We’ve just been reading Seth Klarman’s latest speech at the Harvard Business School. During the speech Klarman provides some great insights into the problems with a short-term orientation in investing.
Here’s an excerpt from the speech:
Consider corporate time horizons. It’s a choice to attempt to maximize corporate results over the very short run and a different and sometimes harder decision to take a longer-term view.
I’m convinced that one of society’s most vexing problems is the relentlessly short-term orientation that manifests itself in investing, in business decision making, and in our politics. This mindset extends beyond traditional industries and has permeated areas like online betting, where platforms such as bookies not on Gamstop have emerged to cater to those seeking quick and unrestricted access to gambling options. Educational and philanthropic endowments, for example, with institutional time horizons that necessarily span centuries, invest their funds with monthly performance comparisons.
Jeremy Grantham (MBA 1966), cofounder of the global investment firm GMO, recently observed in the context of governmental inaction on climate change, “We face a form of capitalism that has hardened its focus to short-term profit maximization with little or no apparent interest in social good.”
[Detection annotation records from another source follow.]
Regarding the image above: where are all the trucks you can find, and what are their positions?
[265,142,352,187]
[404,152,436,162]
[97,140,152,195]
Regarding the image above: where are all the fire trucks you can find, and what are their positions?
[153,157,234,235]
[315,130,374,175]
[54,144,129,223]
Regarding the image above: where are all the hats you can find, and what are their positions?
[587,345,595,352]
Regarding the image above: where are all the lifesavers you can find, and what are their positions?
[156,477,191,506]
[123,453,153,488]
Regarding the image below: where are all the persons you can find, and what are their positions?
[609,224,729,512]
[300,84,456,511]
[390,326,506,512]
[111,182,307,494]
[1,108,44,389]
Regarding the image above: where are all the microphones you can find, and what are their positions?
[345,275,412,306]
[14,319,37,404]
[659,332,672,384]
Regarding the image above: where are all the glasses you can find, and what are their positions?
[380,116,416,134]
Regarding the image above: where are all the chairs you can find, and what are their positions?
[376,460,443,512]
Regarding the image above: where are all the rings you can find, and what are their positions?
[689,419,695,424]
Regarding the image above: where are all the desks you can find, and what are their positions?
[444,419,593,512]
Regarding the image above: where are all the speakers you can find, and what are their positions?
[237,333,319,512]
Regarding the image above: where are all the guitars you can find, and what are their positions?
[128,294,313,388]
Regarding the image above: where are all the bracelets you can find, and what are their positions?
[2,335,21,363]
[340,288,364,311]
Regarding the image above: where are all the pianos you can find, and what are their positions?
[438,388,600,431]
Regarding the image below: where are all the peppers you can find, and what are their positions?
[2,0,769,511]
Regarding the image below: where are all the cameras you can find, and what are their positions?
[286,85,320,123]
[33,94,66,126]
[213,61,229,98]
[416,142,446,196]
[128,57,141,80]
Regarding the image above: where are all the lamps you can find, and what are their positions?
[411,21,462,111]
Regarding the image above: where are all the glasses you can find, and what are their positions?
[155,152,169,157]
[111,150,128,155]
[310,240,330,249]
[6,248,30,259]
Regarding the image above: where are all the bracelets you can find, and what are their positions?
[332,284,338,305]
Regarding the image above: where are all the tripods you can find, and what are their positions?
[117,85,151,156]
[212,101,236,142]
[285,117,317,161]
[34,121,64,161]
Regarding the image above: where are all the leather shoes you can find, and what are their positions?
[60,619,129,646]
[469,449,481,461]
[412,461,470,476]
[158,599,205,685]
Many feedback loops reinforce today’s short-term business and financial-market orientation. Louis Gerstner Jr. (MBA 1965), former CEO and chair of IBM, has written that you always get more of whatever you measure. Certainly, the constant measurement of professional money managers pressures them to perform well over the shortest measurement horizons.
The more pressure you put on money managers for near-term performance, the more short term their focus becomes. And the more pressure Wall Street puts on corporate America to deliver strong short-term performance, the more myopic the underlying businesses become.
No one in the investment business wants to be fired for poor performance (what Jeremy Grantham calls “career risk”). No money manager wants to lose their clients. No corporate CEO wants to be terminated. And as a result, few are willing and able to invest for the long run, to make long-term-oriented decisions, to put aside the short-term performance pressures and personal career or compensation considerations to do the right thing for the business. With excessive short-term pressure, even the wisest and most capable fiduciaries can bend and even break.
As human beings, we experience time quite differently from the institutions we create, populate, and lead. Even when we want to do the right thing, there are bosses, clients, and markets overtly or subliminally pressuring us to take the short view.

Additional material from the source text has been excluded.